** EXCERPT TO READ **
Are You Prepared for the “Bullish Weekend News”?

It was just two days ago when I wrote that Trump will extend his ultimatum again. We didn't have to wait long.

Note: this is the final free article of the month and likely for some time in April. The analysis continues – to its full extent – in the Gold Trading Alerts.

On Thursday evening, after markets closed, Trump posted on Truth Social: "As per Iranian Government request, please let this statement serve to represent that I am pausing the period of Energy Plant destruction by 10 Days to Monday, April 6, 2026, at 8 P.M., Eastern Time." This is the second extension of the original 48-hour deadline from Saturday, March 22. The pattern is now so predictable that calling it in advance has become routine.

But something more important is happening beneath the surface of these extensions. The market's response to Trump's announcements is decaying, and the speed of that decay tells us something critical about what comes next.

Are You Prepared for the “Bullish Weekend News”? - Image 1

Let me walk through the numbers.

On March 9 (day 10 of the war), Trump said the conflict was "very complete, pretty much." Oil dropped sharply. The S&P 500 rallied and held the gains for multiple sessions. The "de-escalation trade" worked for days before reality reasserted itself and oil climbed back above $100.

On March 21 (day 22), Trump posted that the U.S. was "getting very close to meeting our objectives as we consider winding down our great Military efforts." Oil dipped, stocks bounced. Within 24 hours, he issued the 48-hour power plant ultimatum, the most escalatory threat of the entire war. The "de-escalation trade" lasted hours, not days.

** RAW RECORDS **
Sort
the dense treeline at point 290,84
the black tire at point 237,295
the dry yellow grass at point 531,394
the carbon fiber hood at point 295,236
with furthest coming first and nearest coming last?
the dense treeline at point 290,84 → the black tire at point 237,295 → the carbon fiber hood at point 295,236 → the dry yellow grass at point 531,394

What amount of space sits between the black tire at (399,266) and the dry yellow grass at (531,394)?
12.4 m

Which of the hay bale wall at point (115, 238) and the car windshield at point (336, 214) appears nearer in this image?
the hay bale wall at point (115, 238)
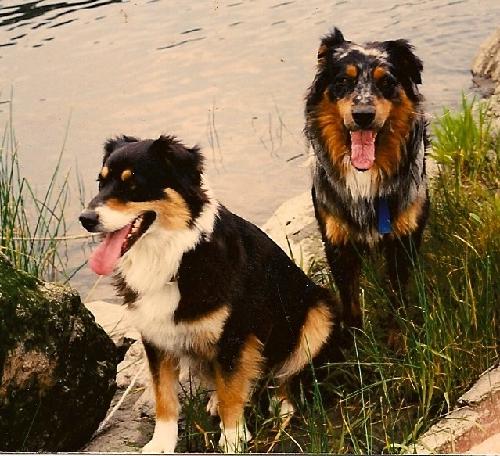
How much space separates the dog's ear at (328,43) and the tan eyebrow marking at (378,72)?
0.90 ft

** GIVEN PROBLEM 1 **
Return the passage of the market commentary on Trump's extended ultimatum, starting with "On March 9 (day" and going on through "hours, not days.", copied verbatim.
** GIVEN PROBLEM 2 **
Supply the next part of the market commentary on Trump's extended ultimatum, picking up after its final sentence.

** RESPONSE 1 **
On March 9 (day 10 of the war), Trump said the conflict was "very complete, pretty much." Oil dropped sharply. The S&P 500 rallied and held the gains for multiple sessions. The "de-escalation trade" worked for days before reality reasserted itself and oil climbed back above $100.

On March 21 (day 22), Trump posted that the U.S. was "getting very close to meeting our objectives as we consider winding down our great Military efforts." Oil dipped, stocks bounced. Within 24 hours, he issued the 48-hour power plant ultimatum, the most escalatory threat of the entire war. The "de-escalation trade" lasted hours, not days.

** RESPONSE 2 **
On March 23 (day 24), Trump announced "very good and productive conversations" with Iran and postponed the strikes for five days. Oil crashed 11% in a single session. The S&P 500 surged 1.15%. The Dow jumped 631 points. By Tuesday, Brent was already back above $104. The bounce lasted roughly one day.

On March 26 (day 27), Trump extended the deadline by 10 more days to April 6. He posted this after the market close. Friday morning, S&P futures opened down 0.4%. Oil was UP 2.15%. Gold was up 0.79%. The VIX climbed to 29.56. The market barely flinched. The announcement that would have triggered a 2%+ rally two weeks ago now produces... nothing.

That's a credibility decay curve, and it's accelerating. Each cycle of "Trump announces progress → Iran denies → fighting continues → oil recovers → stocks give back gains" erodes the market's willingness to buy the next headline. Iran's military spokesperson mocking Washington on state television ("Have your internal conflicts reached the point where you are negotiating with yourselves?") gets replayed across global media. Each denial makes the next "productive talks" headline worth less.

Now, consider the timing of Trump's latest announcement. He posted it AFTER Thursday's market close. The S&P 500 had just broken below its late-2025 lows and 6,500, a technically significant level. His approval rating sits at 36%, the lowest of his second term. He has every incentive to try to arrest the decline.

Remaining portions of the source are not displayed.